(DOCUMENT SECTION)
◇ ◇ ◇

The op lists a 370A alternator, so overloading seems like a minor concern.

Huh. Didn't see that. Well, if that's what he's got, then the issue (as Rando says) is overloading the battery and tripping the BMS.

So in that case, no need to limit to 30a.

If the battery specs say a max of 160a, then it would seem a 120a DC-DC would be better. But Battle Born recommends .5C for longevity, even though 1C is max continuous.

Does Aims do the same? 160a max, but 80a recommended for longevity? If so, then for a Sterling unit, 60a might be better.


And sure, as I said, current could be limited by monkeying around with wire sizes, but I have my doubts as to the idea of taking a #2 down to a smaller size to reduce current.

First, I'd be worrying about blowing fuses and burning wire, but also I wonder just how precise one could get using that method. Might take a lot of trial and error (and burned wire and fuses) to get it dialed in.

Might just be better for a guy who can afford a 370a alternator (which never goes above 14v? ******?) and an $1800 battery to just drop a few hundred extra on a proper charger.

 

[MobileAndMonitoring]

I really appreciate all the input. It sounds like I have some missing facts that I need to confirm before making any decisions.

-Confirm battery resting voltage and dead battery voltage for this Aims Power battery
-Confirm what current the battery prefers for longevity

Also just to confirm the general consensus is that even if the battery manufacturer suggests a charging voltage range LiFEPO4 doesn't really care if the voltage is a bit lower? It will not effect the longevity of the battery?

I am really not sure why everyone seems to think that lithium batteries need DC-DC chargers. Relative to lead acid batteries lithiums care a lot less about 'correct charge profiles' give them a voltage between 13.6 - 14.4 and they will charge, shut it off if it goes over 14.4 (or the BMS will do it for you). They don't care about multi stage charging or float charging or any of the rest of that lead acid nonsense.

◇ ◇ ◇

(RAW DATA)

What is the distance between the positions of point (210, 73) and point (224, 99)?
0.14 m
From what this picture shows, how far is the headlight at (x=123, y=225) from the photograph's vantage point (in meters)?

◇ ◇ ◇

(PROBLEMS AND TASKS)
(1) According to the forum thread, what charge rate does Battle Born recommend for longevity?
(2) Revise the forum thread from "If the battery specs" through "is max continuous.", putting "the maker" where "Battle Born" appears.

(ANSWERS TO THE EXERCISE)
(1) .5C

(2)
If the battery specs say a max of 160a, then it would seem a 120a DC-DC would be better. But the maker recommends .5C for longevity, even though 1C is max continuous.